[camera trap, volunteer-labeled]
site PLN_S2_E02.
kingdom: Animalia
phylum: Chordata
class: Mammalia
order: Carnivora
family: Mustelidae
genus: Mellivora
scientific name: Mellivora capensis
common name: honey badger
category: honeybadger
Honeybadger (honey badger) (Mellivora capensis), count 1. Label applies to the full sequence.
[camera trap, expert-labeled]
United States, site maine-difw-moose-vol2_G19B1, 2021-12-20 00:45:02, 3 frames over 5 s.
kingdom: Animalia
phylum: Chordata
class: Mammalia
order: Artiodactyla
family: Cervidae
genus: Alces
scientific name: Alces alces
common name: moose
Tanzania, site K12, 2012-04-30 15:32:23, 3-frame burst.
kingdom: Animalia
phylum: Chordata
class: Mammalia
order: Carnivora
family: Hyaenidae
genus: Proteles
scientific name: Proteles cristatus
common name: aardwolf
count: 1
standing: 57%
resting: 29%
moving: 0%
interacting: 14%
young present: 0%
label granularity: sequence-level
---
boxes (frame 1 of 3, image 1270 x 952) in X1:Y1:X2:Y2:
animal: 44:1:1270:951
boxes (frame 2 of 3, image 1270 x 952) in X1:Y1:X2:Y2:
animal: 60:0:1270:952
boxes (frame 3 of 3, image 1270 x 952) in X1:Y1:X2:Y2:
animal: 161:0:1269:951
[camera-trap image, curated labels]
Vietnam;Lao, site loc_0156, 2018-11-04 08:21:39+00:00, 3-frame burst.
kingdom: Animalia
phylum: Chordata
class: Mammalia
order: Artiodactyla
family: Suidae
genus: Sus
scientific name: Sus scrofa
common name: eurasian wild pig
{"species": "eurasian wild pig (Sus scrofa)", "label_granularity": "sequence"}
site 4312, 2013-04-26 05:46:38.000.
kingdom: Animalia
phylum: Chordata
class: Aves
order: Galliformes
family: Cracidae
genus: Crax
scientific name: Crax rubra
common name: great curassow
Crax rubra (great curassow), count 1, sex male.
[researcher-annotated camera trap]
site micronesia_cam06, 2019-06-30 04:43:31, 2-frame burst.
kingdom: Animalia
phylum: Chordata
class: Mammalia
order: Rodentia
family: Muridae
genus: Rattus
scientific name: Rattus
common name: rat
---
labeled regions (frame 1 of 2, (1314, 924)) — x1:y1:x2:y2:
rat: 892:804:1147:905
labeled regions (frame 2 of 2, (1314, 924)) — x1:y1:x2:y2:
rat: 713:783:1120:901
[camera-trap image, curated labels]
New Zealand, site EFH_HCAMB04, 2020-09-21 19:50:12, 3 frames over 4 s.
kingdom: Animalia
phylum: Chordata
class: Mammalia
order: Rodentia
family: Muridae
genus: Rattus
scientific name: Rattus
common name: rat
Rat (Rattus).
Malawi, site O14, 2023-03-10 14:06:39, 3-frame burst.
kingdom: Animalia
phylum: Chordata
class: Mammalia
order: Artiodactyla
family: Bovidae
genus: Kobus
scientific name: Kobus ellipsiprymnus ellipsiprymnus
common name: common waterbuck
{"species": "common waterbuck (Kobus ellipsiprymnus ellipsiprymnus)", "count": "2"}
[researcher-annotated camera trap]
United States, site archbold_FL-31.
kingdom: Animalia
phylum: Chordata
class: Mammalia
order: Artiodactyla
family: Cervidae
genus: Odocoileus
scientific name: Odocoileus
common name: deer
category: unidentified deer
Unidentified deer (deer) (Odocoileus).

| What to produce |
Print each line, exactly as written, from the one that contains "site micronesia_cam06, 2019-06-30" to the end of the data above, with both end lines included and nothing else.

| Expected answer |
site micronesia_cam06, 2019-06-30 04:43:31, 2-frame burst.
kingdom: Animalia
phylum: Chordata
class: Mammalia
order: Rodentia
family: Muridae
genus: Rattus
scientific name: Rattus
common name: rat
---
labeled regions (frame 1 of 2, (1314, 924)) — x1:y1:x2:y2:
rat: 892:804:1147:905
labeled regions (frame 2 of 2, (1314, 924)) — x1:y1:x2:y2:
rat: 713:783:1120:901
[camera-trap image, curated labels]
New Zealand, site EFH_HCAMB04, 2020-09-21 19:50:12, 3 frames over 4 s.
kingdom: Animalia
phylum: Chordata
class: Mammalia
order: Rodentia
family: Muridae
genus: Rattus
scientific name: Rattus
common name: rat
Rat (Rattus).
Malawi, site O14, 2023-03-10 14:06:39, 3-frame burst.
kingdom: Animalia
phylum: Chordata
class: Mammalia
order: Artiodactyla
family: Bovidae
genus: Kobus
scientific name: Kobus ellipsiprymnus ellipsiprymnus
common name: common waterbuck
{"species": "common waterbuck (Kobus ellipsiprymnus ellipsiprymnus)", "count": "2"}
[researcher-annotated camera trap]
United States, site archbold_FL-31.
kingdom: Animalia
phylum: Chordata
class: Mammalia
order: Artiodactyla
family: Cervidae
genus: Odocoileus
scientific name: Odocoileus
common name: deer
category: unidentified deer
Unidentified deer (deer) (Odocoileus).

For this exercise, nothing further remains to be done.